● **Selected extract**:
-*-*-

Probability 5 Ways

Posted on June 30, 2018
Tags: Probability, Haskell

Ever since the famous pearl by Erwig and Kollmansberger (2006), probabilistic programming with monads has been an interesting and diverse area in functional programming, with many different approaches.

I’m going to present five here, some of which I have not seen before.

The Classic

As presented in the paper, a simple and elegant formulation of probability distributions looks like this:

newtype Prob a
    = Prob
    { runProb :: [(a, Rational)]
    }

It’s a list of possible events, each tagged with their probability of happening. Here’s the probability distribution representing a die roll, for instance:

die :: Prob Integer
die = [ (x, 1/6) | x <- [1..6] ]

The semantics can afford to be a little fuzzy: it doesn’t hugely matter if the probabilities don’t add up to 1 (you can still extract meaningful answers when they don’t). However, I can’t see a way in which either negative probabilities or an empty list would make sense. It would be nice if those states were unrepresentable.

-*-*-

● **Raw records**:
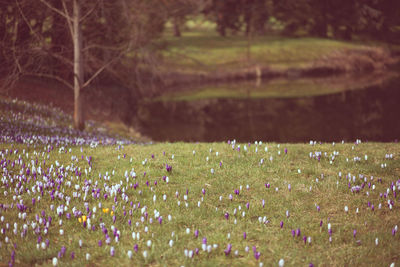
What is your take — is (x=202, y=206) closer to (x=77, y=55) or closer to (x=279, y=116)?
(x=77, y=55)

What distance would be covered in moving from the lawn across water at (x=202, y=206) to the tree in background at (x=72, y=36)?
8.34 metres

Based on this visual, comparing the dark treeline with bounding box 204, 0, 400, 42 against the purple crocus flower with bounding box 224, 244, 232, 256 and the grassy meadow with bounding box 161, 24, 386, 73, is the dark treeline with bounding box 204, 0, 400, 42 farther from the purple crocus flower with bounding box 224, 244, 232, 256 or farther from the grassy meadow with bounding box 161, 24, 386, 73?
the purple crocus flower with bounding box 224, 244, 232, 256

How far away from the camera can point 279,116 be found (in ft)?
130

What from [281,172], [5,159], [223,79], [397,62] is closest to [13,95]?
[5,159]

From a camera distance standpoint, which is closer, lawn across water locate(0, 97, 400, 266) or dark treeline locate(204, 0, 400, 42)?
lawn across water locate(0, 97, 400, 266)

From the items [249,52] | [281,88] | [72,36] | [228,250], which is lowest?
[228,250]

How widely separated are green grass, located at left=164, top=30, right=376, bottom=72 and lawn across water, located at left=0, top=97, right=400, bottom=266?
4588 cm

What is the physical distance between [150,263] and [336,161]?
7229mm

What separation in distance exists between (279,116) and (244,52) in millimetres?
30123

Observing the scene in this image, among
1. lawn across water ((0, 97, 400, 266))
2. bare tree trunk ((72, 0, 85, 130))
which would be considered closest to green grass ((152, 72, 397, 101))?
bare tree trunk ((72, 0, 85, 130))

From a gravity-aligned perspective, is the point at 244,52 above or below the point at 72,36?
above

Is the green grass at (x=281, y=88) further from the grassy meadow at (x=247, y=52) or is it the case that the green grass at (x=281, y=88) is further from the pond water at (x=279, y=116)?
the grassy meadow at (x=247, y=52)

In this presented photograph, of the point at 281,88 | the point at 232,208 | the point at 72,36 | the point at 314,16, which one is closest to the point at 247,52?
the point at 281,88

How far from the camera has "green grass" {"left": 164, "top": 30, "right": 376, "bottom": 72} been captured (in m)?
61.5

-*-*-

● **Task set**:
1. Summarize the post on probability monads in two sentences.
2. Answer the following questions from the post on probability monads, one per line:
(a) Which tags is the post listed under?
(b) What probability does the die distribution assign to each value from 1 to 6?
(c) What type is paired with each event in the list held by runProb?
3. Reproduce the passage of the post on probability monads from "Ever since the" up to and including "many different approaches.".
The material stands apart from the post on probability monads and is not connected to it.

● **Results of the tasks**:
1. Since the pearl by Erwig and Kollmansberger (2006), probabilistic programming with monads has become an interesting and diverse area of functional programming, and the post sets out to present five approaches to it. The first, the classic formulation, represents a distribution as a list of possible events, each tagged with its probability, as in a die roll, and the author would like negative probabilities and an empty list to be unrepresentable.

2.
(a) Probability and Haskell.
(b) 1/6.
(c) Rational.

3.
Ever since the famous pearl by Erwig and Kollmansberger (2006), probabilistic programming with monads has been an interesting and diverse area in functional programming, with many different approaches.